Keep in mind that the Thinking Skills test has been utilised by well-reputed institutes such as Cambridge University, Oxford University, and the University of London conduct TSA every year to assess whether you have the abilities and skills to successfully complete the courses you are applying for or not.
Why did the General Ability Test get replaced by TSA?
While the old selective schools’ test model was good, it only assessed a candidate’s aptitude in reading, mathematics, and general ability in isolation. When it comes to TSA, it allows candidates to think out of the box, which is a critical 21st century skill.
As per the Review of Selective Education Access, NSW Education, here are some of the prominent reasons as to why the General Ability Test was replaced by Thinking Skills Assessment.

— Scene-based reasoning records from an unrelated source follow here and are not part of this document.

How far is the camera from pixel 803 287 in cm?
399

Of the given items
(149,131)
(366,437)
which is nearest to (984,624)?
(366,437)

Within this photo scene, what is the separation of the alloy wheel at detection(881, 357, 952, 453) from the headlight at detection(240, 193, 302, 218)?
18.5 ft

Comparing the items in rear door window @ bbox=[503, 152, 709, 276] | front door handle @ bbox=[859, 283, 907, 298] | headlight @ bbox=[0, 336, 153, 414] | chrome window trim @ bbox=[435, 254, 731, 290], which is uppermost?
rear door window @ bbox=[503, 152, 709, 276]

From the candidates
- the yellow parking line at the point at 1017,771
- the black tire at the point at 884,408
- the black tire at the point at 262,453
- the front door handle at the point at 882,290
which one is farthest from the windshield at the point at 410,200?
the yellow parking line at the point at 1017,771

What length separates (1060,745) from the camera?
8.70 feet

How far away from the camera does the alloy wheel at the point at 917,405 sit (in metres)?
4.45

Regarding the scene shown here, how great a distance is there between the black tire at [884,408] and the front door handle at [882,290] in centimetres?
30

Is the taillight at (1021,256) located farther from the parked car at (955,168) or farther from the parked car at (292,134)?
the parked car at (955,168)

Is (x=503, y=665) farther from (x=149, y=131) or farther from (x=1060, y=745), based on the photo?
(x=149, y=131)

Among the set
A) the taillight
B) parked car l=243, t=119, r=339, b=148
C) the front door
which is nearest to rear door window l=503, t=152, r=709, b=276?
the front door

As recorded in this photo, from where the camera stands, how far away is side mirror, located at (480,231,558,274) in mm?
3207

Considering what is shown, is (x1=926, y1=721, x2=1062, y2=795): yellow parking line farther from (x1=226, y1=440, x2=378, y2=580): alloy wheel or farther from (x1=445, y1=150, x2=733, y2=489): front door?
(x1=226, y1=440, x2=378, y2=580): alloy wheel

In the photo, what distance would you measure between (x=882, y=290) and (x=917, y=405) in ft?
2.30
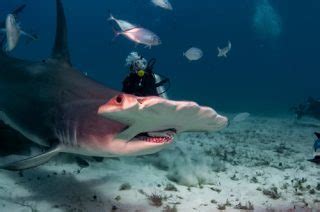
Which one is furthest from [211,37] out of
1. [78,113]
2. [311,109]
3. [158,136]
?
[158,136]

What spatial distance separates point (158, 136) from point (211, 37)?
100589 millimetres

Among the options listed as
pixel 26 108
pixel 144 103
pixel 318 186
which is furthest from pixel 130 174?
pixel 144 103

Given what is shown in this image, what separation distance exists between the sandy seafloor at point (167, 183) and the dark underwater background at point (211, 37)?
231 ft

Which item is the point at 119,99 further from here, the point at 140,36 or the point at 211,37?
the point at 211,37

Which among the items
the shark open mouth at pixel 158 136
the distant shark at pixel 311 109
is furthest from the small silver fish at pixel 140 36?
the distant shark at pixel 311 109

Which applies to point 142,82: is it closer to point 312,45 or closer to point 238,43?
point 238,43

Overweighting Mathematical Ability
Of course, weighted towards ability in mathematics is reasonable, but to overshadow other abilities such as English is clearly unfair. In the old selective schools’ test model, there was a high correlation between mathematics and general ability tests. Together, both tests were worth 50% of the overall placement score.
Predictability & Repetitive Test Structure
Thinking Skills Assessment is better than the General Ability Test. Why?
- It gives less weighting to numerical reasoning questions and that the number of challenging questions has increased to better differentiate candidates.
- The structure of the test has changed to decrease the factor of predictability.
- It has ensured that mathematical, as well as English ability, is correctly weighted.
- The entire process of TSA has encouraged more gifted students from under-representative communities to apply confidently.
- TSA has become the most efficient and accurate criteria of selection.